What you need to do ::
Please return exactly the lines from the beginning of the listing up to and including the line with "View of living", with no pictures.

*** Opening Provided data ***

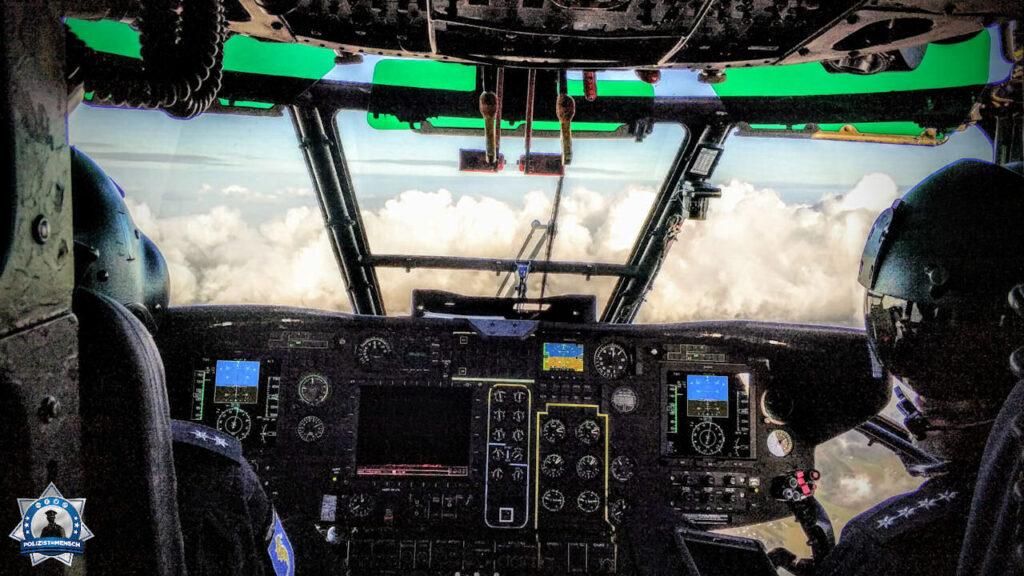 """""""Ein etwas ungewöhnlicher Blick in ein Polizei-'Fahrzeug'. Grüße aus dem Cockpit einer SuperPuma der Bundespolizei!"""""""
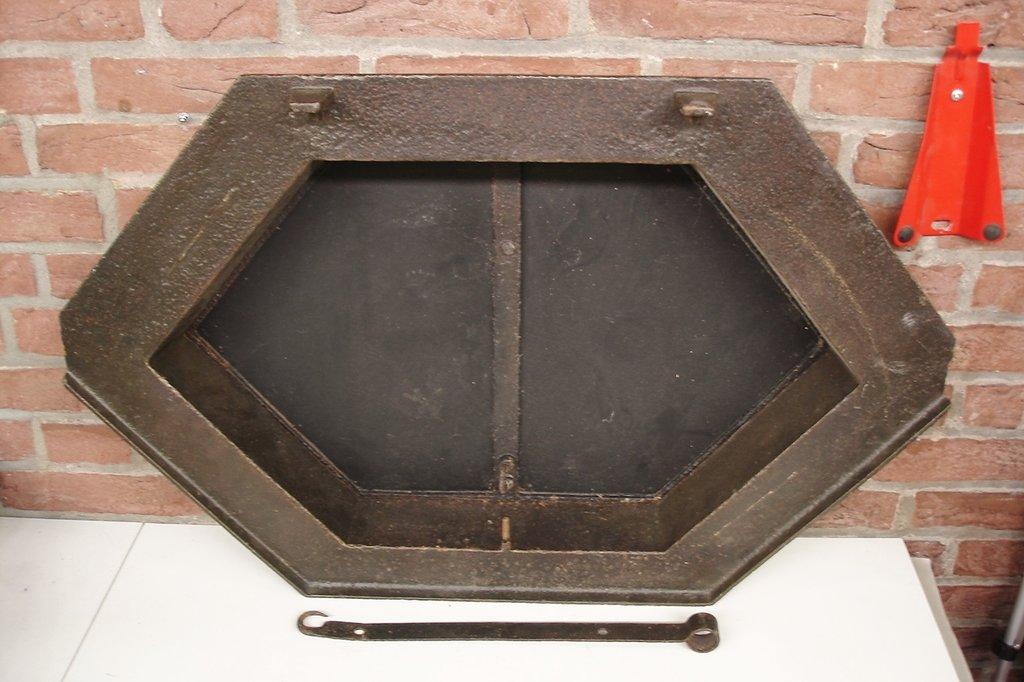 dachfenster fenster dachluke gusseisen mit spiegel loft industrial look ebay. Black Bedroom Furniture Sets. Home Design Ideas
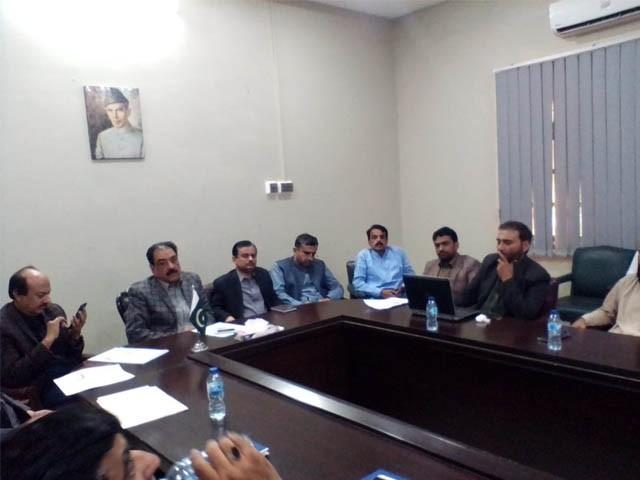 ڈپٹی کمشنر سانگھڑ مرزا ناصر علی غذائی قلت کے خاتمے کے لیے قائم اتحاد کے پہلے اجلاس کی صدارت کرتے ہوئے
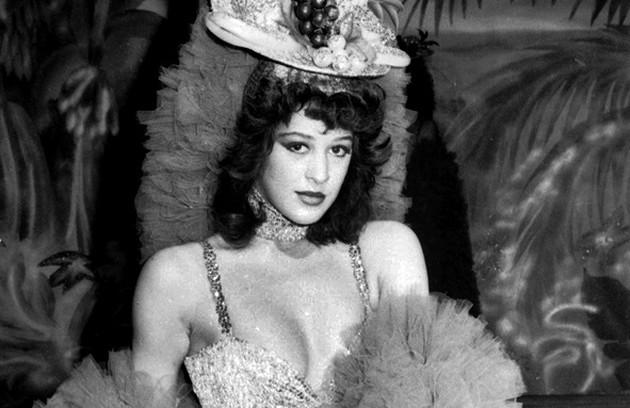 """A primeira novela de Claudia foi """"Roque Santeiro"""", de 1985, como a dançarina Ninon. Durante as gravações, ela conheceu seu segundo marido, Alexandre Frota, com quem se casou no ano seguinte (Foto: Memória TV Globo)"""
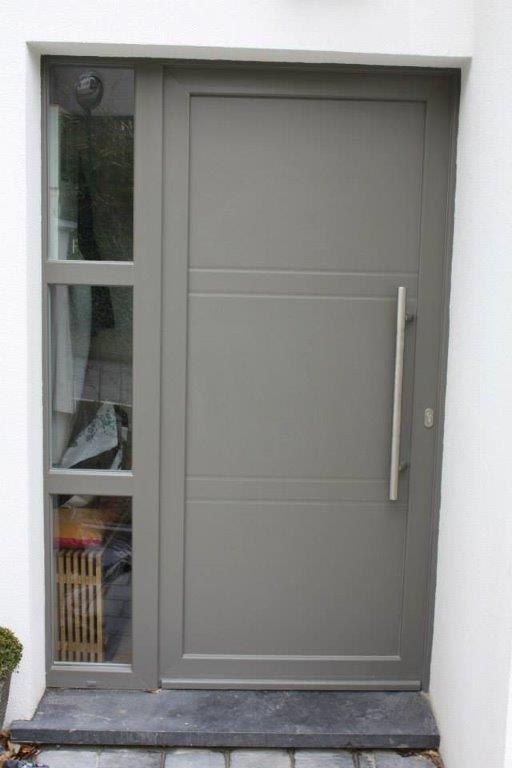 porte d'entrée en PVC décorocgris RAL 7037 avec panneau rainuré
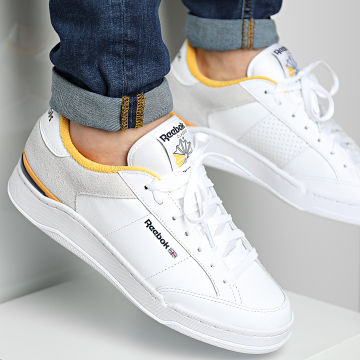Reebok - Baskets AD Court GX0028 Cloud White Vector Navy Seso Gold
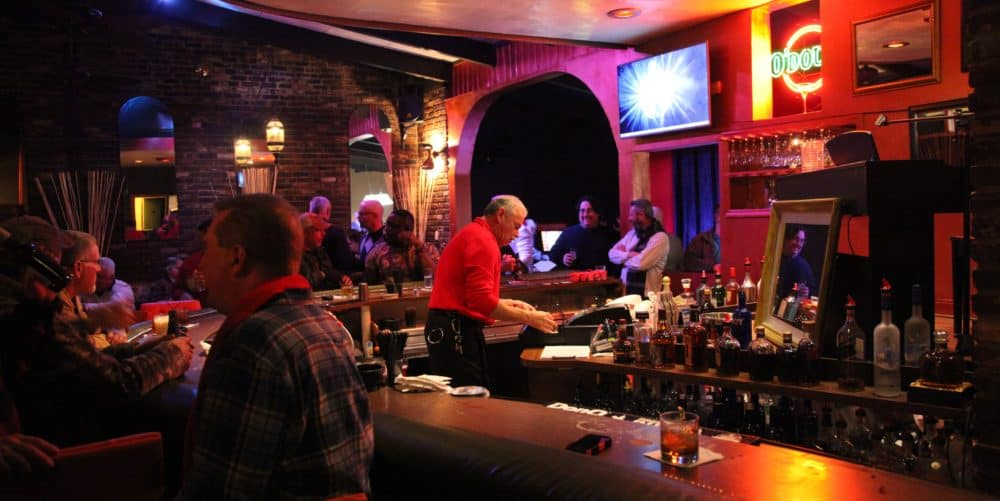 TravelGay πρόταση Capri Lounge - Συγκρότημα Metropolis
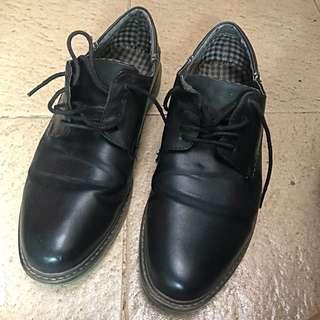 Man Bata Work Shoes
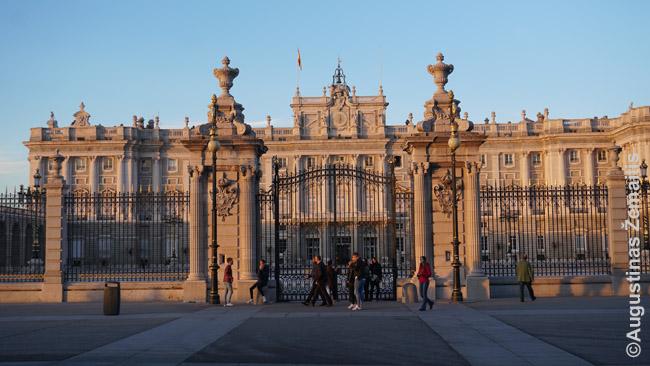 Madrido karalių rūmai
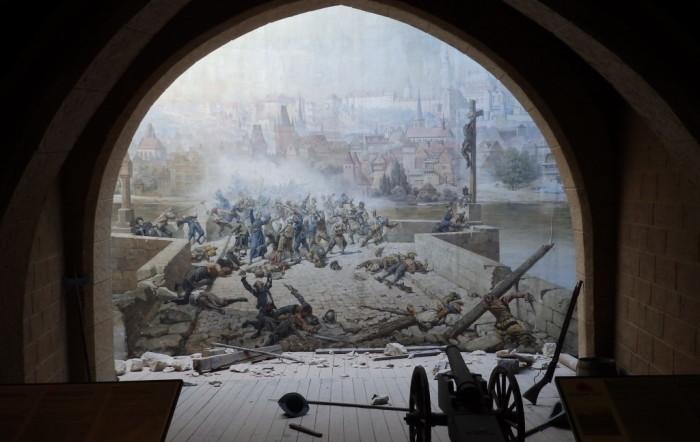 Карлов мост часто становился местом боев, принесших славу защитникам Праги (Работа бр. Адольфа и Карла Либшеров, события 1648 г.). | Фото: ready2travel.ru.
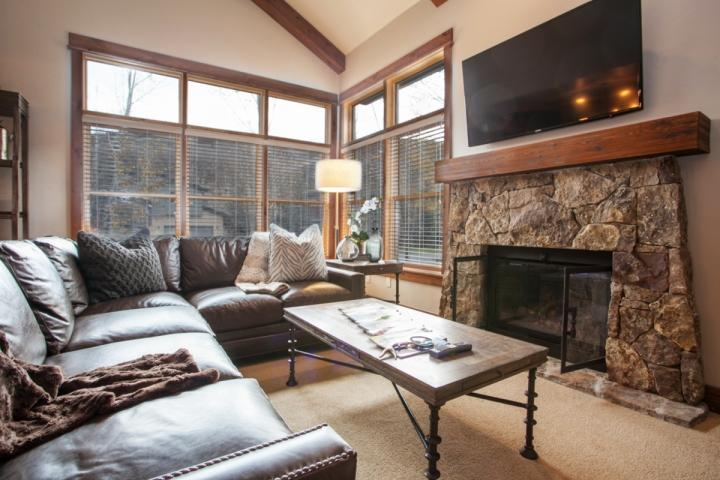 View of living room features gas fire place, flat screen TV and plenty of comfortable seating. - Edwards Duplex, Close Bus Stop to Beaver Creek or Vail, Near Walking Path to - Edwards - rentals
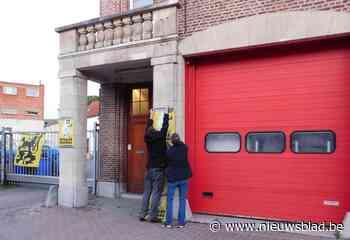 """Vlaams Belang hangt zelf Vlaamse Leeuw aan kazerne op 11 juli: """"Brandweer heeft altijd excuses: de vlag zit in de was, of is kwijt..."""" - Het Nieuwsblad"""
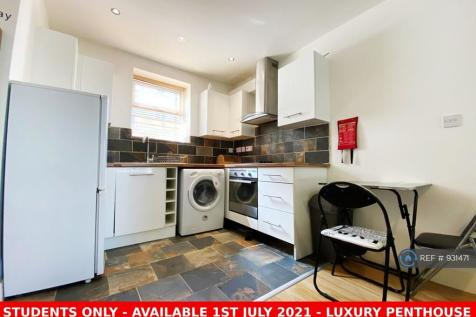 New Walk, Leicester, LE1. 2 bedroom flat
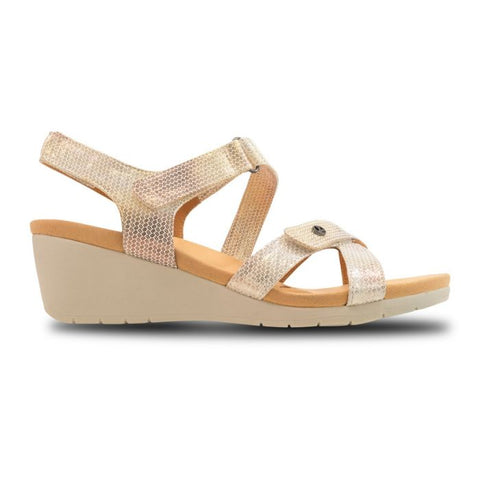 Casablanca Backstrap Wedge Metallic Interest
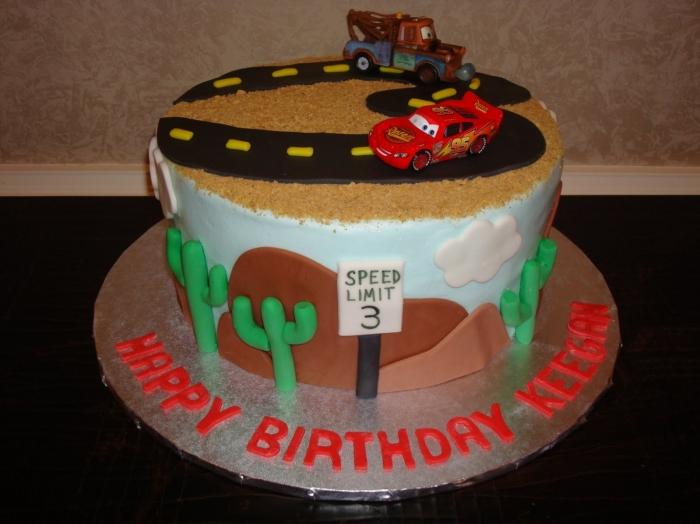 gâteau d'anniversaire avec mcqueen avec un décors de route et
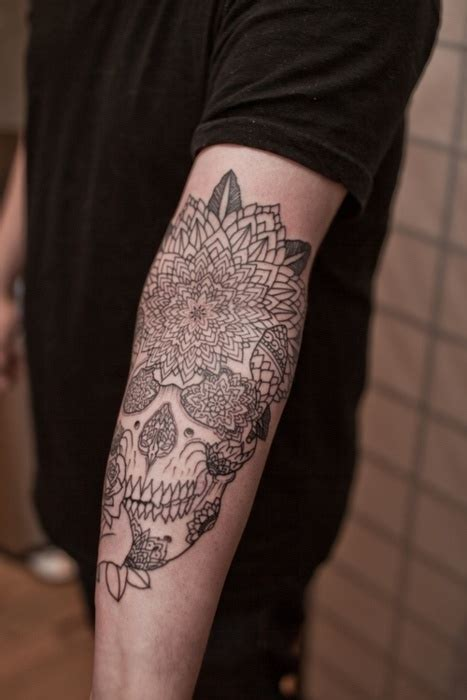 skull and lotus arm tattoo tattoo pinterest flor de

*** Closing Provided data ***

Solution ::
 """""""Ein etwas ungewöhnlicher Blick in ein Polizei-'Fahrzeug'. Grüße aus dem Cockpit einer SuperPuma der Bundespolizei!"""""""
 dachfenster fenster dachluke gusseisen mit spiegel loft industrial look ebay. Black Bedroom Furniture Sets. Home Design Ideas
 ڈپٹی کمشنر سانگھڑ مرزا ناصر علی غذائی قلت کے خاتمے کے لیے قائم اتحاد کے پہلے اجلاس کی صدارت کرتے ہوئے
 """A primeira novela de Claudia foi """"Roque Santeiro"""", de 1985, como a dançarina Ninon. Durante as gravações, ela conheceu seu segundo marido, Alexandre Frota, com quem se casou no ano seguinte (Foto: Memória TV Globo)"""
 porte d'entrée en PVC décorocgris RAL 7037 avec panneau rainuré
Reebok - Baskets AD Court GX0028 Cloud White Vector Navy Seso Gold
 TravelGay πρόταση Capri Lounge - Συγκρότημα Metropolis
 Man Bata Work Shoes
 Madrido karalių rūmai
 Карлов мост часто становился местом боев, принесших славу защитникам Праги (Работа бр. Адольфа и Карла Либшеров, события 1648 г.). | Фото: ready2travel.ru.
 View of living room features gas fire place, flat screen TV and plenty of comfortable seating. - Edwards Duplex, Close Bus Stop to Beaver Creek or Vail, Near Walking Path to - Edwards - rentals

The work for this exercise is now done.